Lauren Balik was the first to raise mainstream concerns about AppLovin in four articles with allegations of ad fraud, revenue round-tripping, and potential money laundering:
“AppLovin is a Round Tripping Hellhole” (January 8, 2025)
“How AppLovin Gooses Revenue” (January 21, 2025)
“AppLovin Has a ‘SuperBad’ Third-Party Gift Card Scheme Fueling Growth” (February 10, 2025)
“AppLovin’s E-Commerce Story is Nothing But a Pyramid Scheme” (February 18, 2025)
On February 20, The Bear Cave published on AppLovin and wrote:
“The Bear Cave believes AppLovin’s rapid rise — up ~750% over the last year to around 35x revenue — is fueled by low-quality revenue growth from ads that are deceptive, predatory, and at times unreadable or unclickable. Today’s investigation also explores allegations of potential ad fraud within AppLovin.”
The Bear Cave never bets against the companies it writes about and only makes money from reader subscriptions.
Recent Resignations
Notable executive departures disclosed in the past week include:
CFO of dLocal (NASDAQ: DLO — $2.37 billion) resigned after nearly one year “due to an unforeseen health issue that requires attention.” In November 2022, Muddy Waters published on the Uruguayan payments company and said the company “is likely a fraud.”
CEO of Crown Castle (NYSE: CCI — $45.1 billion) was terminated after almost one year after the company “[agreed] to sell parts of its business to focus on its core towers segment.”
CEO of Seritage Growth Properties (NYSE: SRG — $186 million) “entered into a separation and release agreement” after nearly four years. The mall REIT is down ~90% since being spun off from Sears in July 2015.
CFO of FTAI Infrastructure (NASDAQ: FIP — $533 million), Scott Christopher, “will cease serving effective immediately.” Mr. Christopher had served as CFO of FTAI Infrastructure since its spinoff from FTAI Aviation (NASDAQ: FTAI — $11.5 billion) in July 2022 and, before then, had served as the CFO of FTAI Aviation from May 2016 to July 2022.
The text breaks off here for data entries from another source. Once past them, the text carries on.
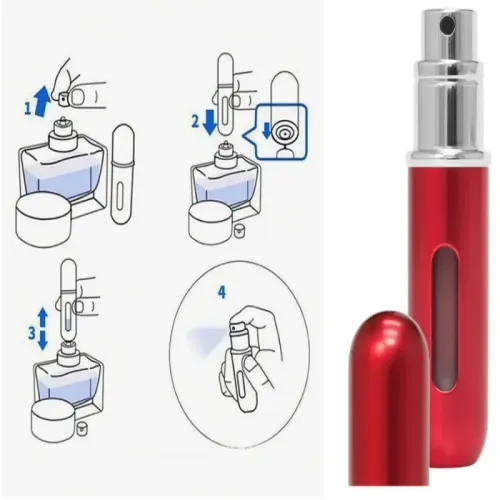 1

2

3

4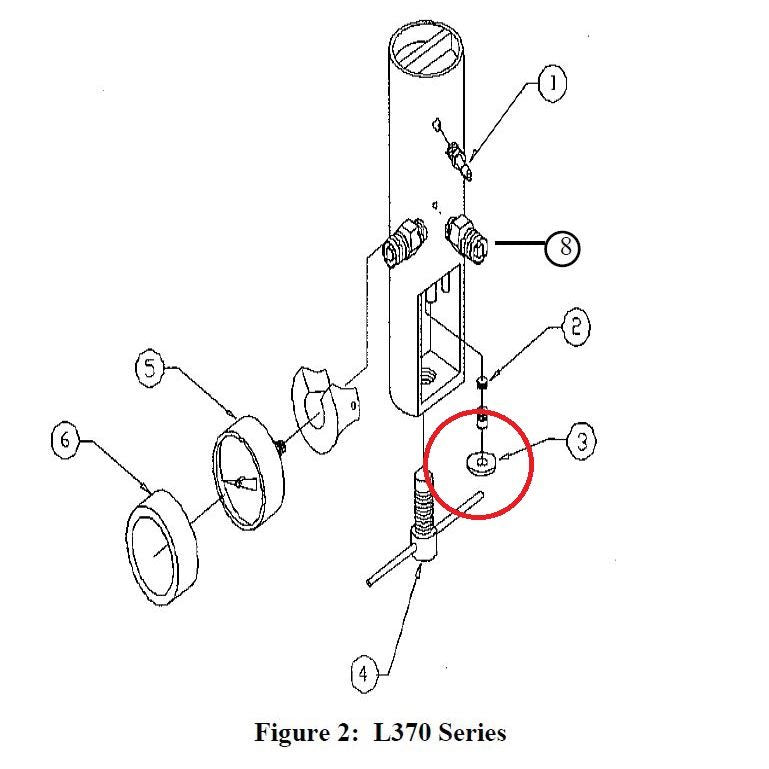 1
8
2
5
3
6
4

Figure 2: L370 Series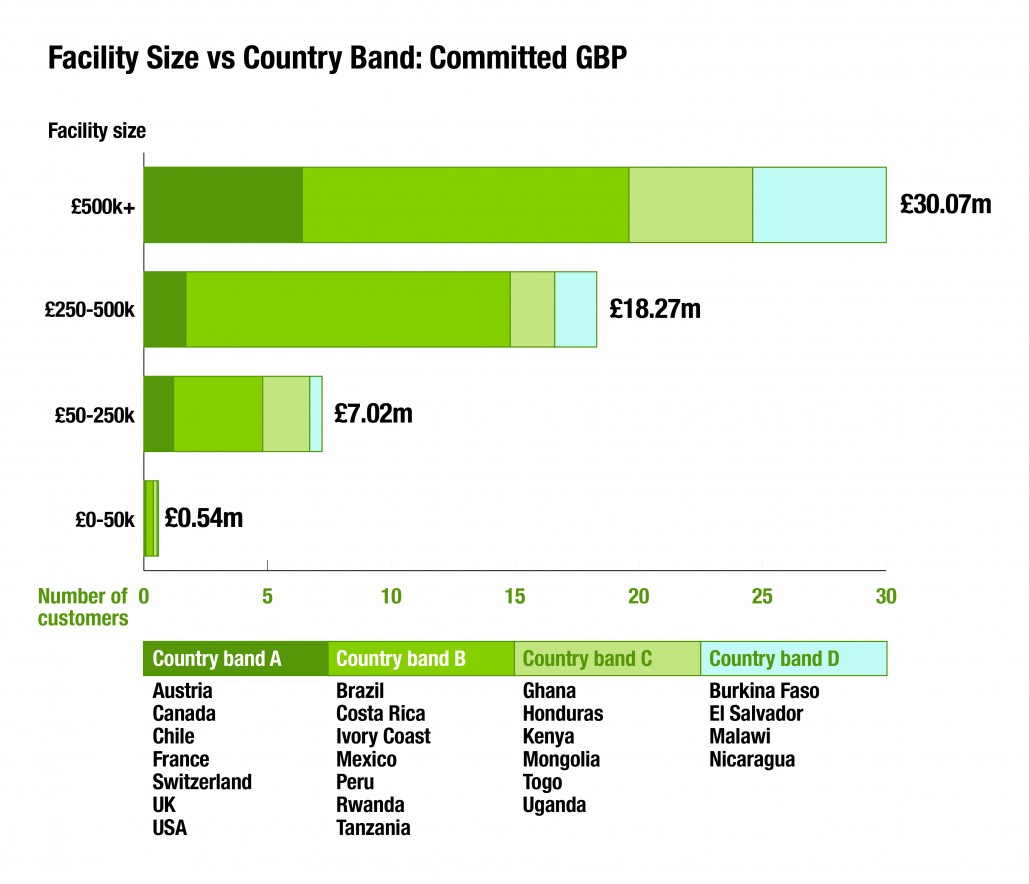 Facility Size vs Country Band: Committed GBP

Facility size

£500k+

£30.07m

£250-500k

£18.27m

£50-250k

£7.02m

£0-50k

£0.54m

Number of customers

0 5 10 15 20 25 30

| Country band A | Country band B | Country band C | Country band D |
|---|---|---|---|
| Austria | Brazil | Ghana | Burkina Faso |
| Canada | Costa Rica | Honduras | El Salvador |
| Chile | Ivory Coast | Kenya | Malawi |
| France | Mexico | Mongolia | Nicaragua |
| Switzerland | Peru | Togo | |
| UK | Rwanda | Uganda | |
| USA | Tanzania | | |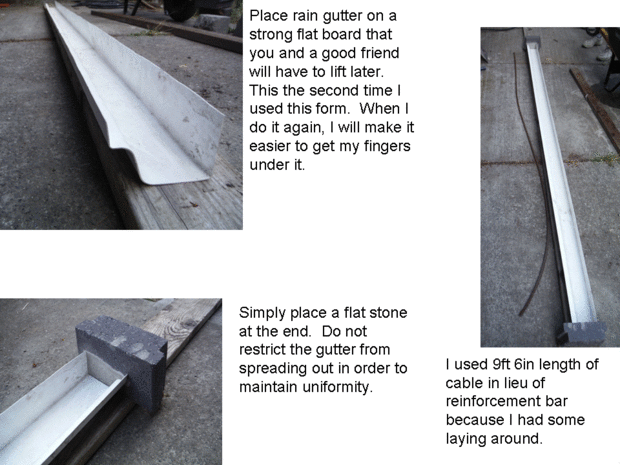 Place rain gutter on a strong flat board that you and a good friend will have to lift later. This the second time I used this form. When I do it again, I will make it easier to get my fingers under it.

Simply place a flat stone at the end. Do not restrict the gutter from spreading out in order to maintain uniformity.

I used 9ft 6in length of cable in lieu of reinforcement bar because I had some laying around.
In January, Muddy Waters alleged FTAI Aviation engaged in accounting improprieties. Starting in November 2024, FTAI Aviation received three comment letters from the SEC Division of Corporation Finance about improving disclosures, non-cash transactions, and its accounting for engine sales, among other issues (letter 1, letter 2, letter 3).
Chief Operating Officer of CRISPR Therapeutics (NASDAQ: CRSP — $3.17 billion) resigned “to pursue external opportunities” after just ten months.
Board member and former CFO of Syntec Optics Holdings (NASDAQ: OPTX — $49.5 million), Joseph Mohr, resigned after one and a half years and cited “significant governance concerns.” Mr. Mohr’s resignation was accompanied by two emails detailing deficiencies at the company (email 1, email 2). The original resignation email stated, in part,
“In early 2024, I refused to sign the 2024 Form 10-K due to financial decisions by Al Kapoor – such as SPAC revenue recognition and unrealized customer credits – a disagreement I raised directly with him. He withheld this from the board and omitted it from the April 15, 2024 8-K, falsely presenting my resignation as a strategic shift.”
The company is down ~85% since its November 2023 SPAC merger.
Data for this section is provided by VerityData from VerityPlatform.com
What to Read
“U.S. Prosecutors Probe Tip About Timing of Pfizer Vaccine” (WSJ)
“Soon after President Trump won the presidential election in November, British drugmaker GSK brought an unusual claim to federal prosecutors in Manhattan, according to people familiar with the matter.
A senior GSK scientist, who formerly worked at rival Pfizer, had told GSK colleagues that Pfizer delayed announcing the success of its Covid vaccine in 2020 until after that year’s election.”
“23andMe Went From a $6 Billion Giant to Bankruptcy. Its Former CEO Won’t Walk Away.” (WSJ)
“The company she co-founded, 23andMe, has burned through more than $1 billion and laid off more than half its staff. A board of directors Wojcicki stocked with her friends resigned en masse in September because they couldn’t get on board with her strategy for the maker of at-home DNA tests.”